Two blocks, A and B, of the masses 3,3kg and 2,1kg respectively, are joined by an inextensible string. The string is threaded through a frictionless pulley allowing block B to be suspended by it. The coefficient between block A and the surface of the table is 0,1.

1. Newton's second law of motion states that the acceleration of an object is directly proportional to the net force acting on it and inversely proportional to its mass. Mathematically, it can be expressed as F = ma, where F is the net force, m is the mass of the object, and a is the acceleration.

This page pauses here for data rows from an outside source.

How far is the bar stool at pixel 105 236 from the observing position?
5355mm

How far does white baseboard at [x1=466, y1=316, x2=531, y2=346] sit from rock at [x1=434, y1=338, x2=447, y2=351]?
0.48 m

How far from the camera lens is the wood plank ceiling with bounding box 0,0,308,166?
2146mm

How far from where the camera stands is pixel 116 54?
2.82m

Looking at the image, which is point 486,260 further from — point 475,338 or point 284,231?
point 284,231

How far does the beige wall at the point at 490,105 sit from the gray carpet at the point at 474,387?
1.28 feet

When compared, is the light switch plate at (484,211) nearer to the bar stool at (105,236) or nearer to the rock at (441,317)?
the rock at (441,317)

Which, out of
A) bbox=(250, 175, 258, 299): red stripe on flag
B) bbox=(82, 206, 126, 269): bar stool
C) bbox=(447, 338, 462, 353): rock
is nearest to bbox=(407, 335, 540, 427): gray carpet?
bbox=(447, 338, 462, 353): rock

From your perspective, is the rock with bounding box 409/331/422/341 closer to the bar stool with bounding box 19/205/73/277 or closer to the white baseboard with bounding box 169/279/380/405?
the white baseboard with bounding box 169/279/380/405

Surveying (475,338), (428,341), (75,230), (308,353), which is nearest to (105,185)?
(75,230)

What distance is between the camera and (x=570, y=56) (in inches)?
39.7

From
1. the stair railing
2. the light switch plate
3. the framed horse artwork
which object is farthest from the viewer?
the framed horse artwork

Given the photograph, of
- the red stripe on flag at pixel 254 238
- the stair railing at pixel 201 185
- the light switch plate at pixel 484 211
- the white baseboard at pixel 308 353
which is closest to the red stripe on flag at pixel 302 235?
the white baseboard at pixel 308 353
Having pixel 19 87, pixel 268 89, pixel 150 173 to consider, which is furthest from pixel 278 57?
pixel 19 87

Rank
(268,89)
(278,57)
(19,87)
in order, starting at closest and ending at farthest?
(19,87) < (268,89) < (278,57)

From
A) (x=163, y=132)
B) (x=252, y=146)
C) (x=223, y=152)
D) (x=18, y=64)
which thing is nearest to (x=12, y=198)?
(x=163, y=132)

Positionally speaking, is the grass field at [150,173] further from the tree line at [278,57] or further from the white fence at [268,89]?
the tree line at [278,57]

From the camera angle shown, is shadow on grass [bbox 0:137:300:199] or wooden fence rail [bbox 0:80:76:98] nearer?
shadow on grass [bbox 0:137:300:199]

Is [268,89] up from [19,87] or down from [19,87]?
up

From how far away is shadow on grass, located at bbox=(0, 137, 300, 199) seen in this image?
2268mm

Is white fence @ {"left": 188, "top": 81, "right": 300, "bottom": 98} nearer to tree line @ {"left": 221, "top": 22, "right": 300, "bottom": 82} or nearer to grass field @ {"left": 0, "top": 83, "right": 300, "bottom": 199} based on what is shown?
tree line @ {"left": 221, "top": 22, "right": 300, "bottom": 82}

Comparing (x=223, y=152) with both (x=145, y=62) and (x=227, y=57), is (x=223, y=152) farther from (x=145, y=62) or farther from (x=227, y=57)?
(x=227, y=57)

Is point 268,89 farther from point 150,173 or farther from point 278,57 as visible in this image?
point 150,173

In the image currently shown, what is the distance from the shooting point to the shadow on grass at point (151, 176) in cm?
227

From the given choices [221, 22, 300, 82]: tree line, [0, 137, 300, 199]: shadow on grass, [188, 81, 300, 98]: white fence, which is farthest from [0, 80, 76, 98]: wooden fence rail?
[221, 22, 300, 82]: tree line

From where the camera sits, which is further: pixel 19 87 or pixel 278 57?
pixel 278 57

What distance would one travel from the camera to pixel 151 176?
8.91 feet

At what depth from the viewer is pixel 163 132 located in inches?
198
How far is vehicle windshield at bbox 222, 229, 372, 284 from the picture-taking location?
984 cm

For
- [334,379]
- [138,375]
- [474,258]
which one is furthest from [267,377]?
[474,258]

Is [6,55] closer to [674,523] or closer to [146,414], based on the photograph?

2. The free-body diagram for block A will show the following forces:
- Weight of block A (mg), acting downwards
- Normal force from the table (N), acting upwards
- Tension in the string (T), acting to the right
- Force of friction (f), acting to the left

3. To calculate the acceleration of the blocks, we first need to find the net force acting on block A. The net force is equal to the difference between the force of tension and the force of friction. Therefore, Fnet = T - f.
Next, we can use Newton's second law to find the acceleration of the blocks: a = Fnet / mtotal, where mtotal is the total mass of the system (m1 + m2).
Substitute the given values and calculate the acceleration.

4. To calculate the tension in the string, we can use Newton's second law again. The tension in the string is equal to the force required to accelerate the two blocks together. Therefore, T = mtotal * a.
Substitute the previously calculated acceleration and total mass values to find the tension in the string.